Galle resta un moment abasourdie puis elle se leva brusquement :

- Pourquoi ne m'a-tu pas raconté ça tout de suite ? s'énerva-t-elle.

- Parce que je m'inquiète pour toi ! répliqua Sayuri. Je crois que cette histoire avec Camus ne t'apportera que des problèmes alors j'espérais que tu l'oublierais à force de ne plus le voir !

- Je l'aime Sayuri ! Tu comprends ça ? Je ne peux pas l'oublier, il faut à tout prix que je le vois pour savoir si ça vaut encore le coup que je me fasse des illusions. Montre-moi ce passage !

- Tu vas aller le voir ? demanda Sayuri avec une pointe d'inquiétude.

- Sur-le-champ ! Et même si tu refuses de m'aider, je trouverai ce chemin même si je dois y passer la nuit !

Sayuri contempla un long moment le visage déterminé de son amie. Si elle ne l'aidait pas, elle risquait de la perdre et si elle l'aidait à rejoindre Camus…Qui aurait pu savoir ce qui en résulterait ? Son cœur lui faisait mal mais il fallut se décider :

- Ok…Suis-moi, je vais te montrer comment le rejoindre.
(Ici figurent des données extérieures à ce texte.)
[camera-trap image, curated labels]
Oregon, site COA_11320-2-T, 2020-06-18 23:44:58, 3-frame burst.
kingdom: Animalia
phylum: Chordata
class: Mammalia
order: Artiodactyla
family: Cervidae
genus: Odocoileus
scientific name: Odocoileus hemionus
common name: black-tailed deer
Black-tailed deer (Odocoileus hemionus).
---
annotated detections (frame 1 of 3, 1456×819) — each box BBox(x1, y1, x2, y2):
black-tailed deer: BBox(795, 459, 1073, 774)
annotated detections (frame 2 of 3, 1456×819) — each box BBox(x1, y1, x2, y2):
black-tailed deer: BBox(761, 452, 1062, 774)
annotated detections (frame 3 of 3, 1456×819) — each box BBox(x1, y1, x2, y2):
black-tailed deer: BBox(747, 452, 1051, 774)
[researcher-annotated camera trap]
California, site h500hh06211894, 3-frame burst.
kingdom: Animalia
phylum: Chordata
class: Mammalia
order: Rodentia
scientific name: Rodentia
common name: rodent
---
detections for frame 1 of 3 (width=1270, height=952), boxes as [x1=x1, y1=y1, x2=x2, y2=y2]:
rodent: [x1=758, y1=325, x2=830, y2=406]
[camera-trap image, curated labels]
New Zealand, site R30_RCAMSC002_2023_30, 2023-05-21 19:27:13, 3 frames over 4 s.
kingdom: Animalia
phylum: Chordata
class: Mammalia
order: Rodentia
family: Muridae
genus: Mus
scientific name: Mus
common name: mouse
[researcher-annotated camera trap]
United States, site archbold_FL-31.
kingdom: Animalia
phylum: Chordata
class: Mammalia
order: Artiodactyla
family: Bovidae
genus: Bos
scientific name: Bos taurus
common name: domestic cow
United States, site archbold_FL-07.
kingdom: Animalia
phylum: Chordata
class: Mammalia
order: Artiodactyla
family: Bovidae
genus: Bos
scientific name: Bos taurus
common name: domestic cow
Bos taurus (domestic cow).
Gaëlle parut se détendre. Sayuri se leva et, sans mot dire, la conduisit dans les ruines d'une ancienne arène non loin de la maison du Bélier. Elle prit la précaution de bien vérifier qu'il n'y avait personne aux alentours puis elle se dirigea vers un trou tout juste assez large pour elles qui était caché par une touffe de bruyère. Coincées dans le mince interstice entre les deux parois, elles avancèrent en crabe jusqu'à ce que l'espace s'élargisse un peu et que Gaelle aperçoive l'entrée d'un tunnel creusé dans la roche qui s'ouvrait sur sa droite.

- C'est là ? demanda-t-elle.

- Oui. Il fait totalement noir là-dedans alors fais attention et guide-toi avec son septième sens. D'après Aiolia, le tunnel monte sans arrêt et chaque seuil est facile à repérer.

Déjà Gaëlle s'avançait dans le tunnel mais soudain, elle se tourna vers son amie et lui sourit :

- Merci Sayuri et ne t'inquiète pas pour moi.

La japonaise fit mine de cacher son inquiétude :

- Ouais…Reviens vite surtout.

Gaëlle hocha la tête avant de s'élancer dans le tunnel. Elle disparut rapidement dans l'obscurité.